THE PROBLEM: Only the lines from the one that contains "annotated boxes (frame 2" through the last line of the records should appear, each printed exactly as it is.

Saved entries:
☆ ☆ ☆ ☆ ☆ ☆ ☆

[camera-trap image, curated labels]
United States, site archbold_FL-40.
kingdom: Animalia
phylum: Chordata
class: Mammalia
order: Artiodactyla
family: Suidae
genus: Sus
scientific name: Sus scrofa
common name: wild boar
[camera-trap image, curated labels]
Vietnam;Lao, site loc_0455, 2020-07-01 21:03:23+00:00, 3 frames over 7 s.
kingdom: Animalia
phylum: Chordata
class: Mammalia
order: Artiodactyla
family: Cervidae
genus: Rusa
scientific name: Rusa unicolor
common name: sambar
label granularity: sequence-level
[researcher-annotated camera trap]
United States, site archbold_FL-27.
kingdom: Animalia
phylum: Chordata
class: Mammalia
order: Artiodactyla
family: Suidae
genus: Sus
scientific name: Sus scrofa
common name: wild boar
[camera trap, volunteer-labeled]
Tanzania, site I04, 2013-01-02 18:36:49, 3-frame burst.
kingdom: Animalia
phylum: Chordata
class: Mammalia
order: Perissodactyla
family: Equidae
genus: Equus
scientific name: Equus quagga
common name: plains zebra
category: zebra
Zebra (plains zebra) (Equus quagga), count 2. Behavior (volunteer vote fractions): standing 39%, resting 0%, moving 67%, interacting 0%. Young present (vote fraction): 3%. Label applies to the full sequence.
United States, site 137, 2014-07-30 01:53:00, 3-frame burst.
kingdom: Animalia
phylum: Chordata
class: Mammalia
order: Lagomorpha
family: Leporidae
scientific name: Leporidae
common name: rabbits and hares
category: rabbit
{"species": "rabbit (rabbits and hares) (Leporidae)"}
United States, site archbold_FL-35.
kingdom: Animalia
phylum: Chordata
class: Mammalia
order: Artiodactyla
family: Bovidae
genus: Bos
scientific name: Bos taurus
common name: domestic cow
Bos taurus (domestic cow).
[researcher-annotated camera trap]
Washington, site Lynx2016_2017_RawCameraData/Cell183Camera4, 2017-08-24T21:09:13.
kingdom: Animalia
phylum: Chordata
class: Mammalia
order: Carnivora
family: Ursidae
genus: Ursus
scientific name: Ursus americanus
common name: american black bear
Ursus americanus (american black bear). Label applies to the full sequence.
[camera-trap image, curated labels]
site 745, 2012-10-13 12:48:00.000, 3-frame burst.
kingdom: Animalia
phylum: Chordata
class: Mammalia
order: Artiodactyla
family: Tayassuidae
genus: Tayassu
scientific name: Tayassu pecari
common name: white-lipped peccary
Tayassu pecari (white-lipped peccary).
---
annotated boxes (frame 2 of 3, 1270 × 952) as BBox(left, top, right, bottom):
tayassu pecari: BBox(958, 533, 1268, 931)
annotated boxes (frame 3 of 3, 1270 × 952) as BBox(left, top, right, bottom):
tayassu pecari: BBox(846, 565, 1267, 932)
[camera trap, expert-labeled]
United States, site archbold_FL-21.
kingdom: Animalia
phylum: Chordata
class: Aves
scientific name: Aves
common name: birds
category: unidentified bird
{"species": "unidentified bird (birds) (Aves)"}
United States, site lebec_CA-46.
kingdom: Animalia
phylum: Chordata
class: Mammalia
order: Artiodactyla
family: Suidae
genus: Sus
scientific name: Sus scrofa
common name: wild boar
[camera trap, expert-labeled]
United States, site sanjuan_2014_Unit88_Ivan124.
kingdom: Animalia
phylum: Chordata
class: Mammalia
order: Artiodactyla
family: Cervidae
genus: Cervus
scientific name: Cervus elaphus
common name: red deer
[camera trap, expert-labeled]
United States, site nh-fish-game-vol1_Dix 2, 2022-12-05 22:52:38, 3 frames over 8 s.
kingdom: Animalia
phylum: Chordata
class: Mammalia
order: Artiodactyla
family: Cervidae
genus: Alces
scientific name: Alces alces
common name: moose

☆ ☆ ☆ ☆ ☆ ☆ ☆

SOLVED PROBLEM:
annotated boxes (frame 2 of 3, 1270 × 952) as BBox(left, top, right, bottom):
tayassu pecari: BBox(958, 533, 1268, 931)
annotated boxes (frame 3 of 3, 1270 × 952) as BBox(left, top, right, bottom):
tayassu pecari: BBox(846, 565, 1267, 932)
[camera trap, expert-labeled]
United States, site archbold_FL-21.
kingdom: Animalia
phylum: Chordata
class: Aves
scientific name: Aves
common name: birds
category: unidentified bird
{"species": "unidentified bird (birds) (Aves)"}
United States, site lebec_CA-46.
kingdom: Animalia
phylum: Chordata
class: Mammalia
order: Artiodactyla
family: Suidae
genus: Sus
scientific name: Sus scrofa
common name: wild boar
[camera trap, expert-labeled]
United States, site sanjuan_2014_Unit88_Ivan124.
kingdom: Animalia
phylum: Chordata
class: Mammalia
order: Artiodactyla
family: Cervidae
genus: Cervus
scientific name: Cervus elaphus
common name: red deer
[camera trap, expert-labeled]
United States, site nh-fish-game-vol1_Dix 2, 2022-12-05 22:52:38, 3 frames over 8 s.
kingdom: Animalia
phylum: Chordata
class: Mammalia
order: Artiodactyla
family: Cervidae
genus: Alces
scientific name: Alces alces
common name: moose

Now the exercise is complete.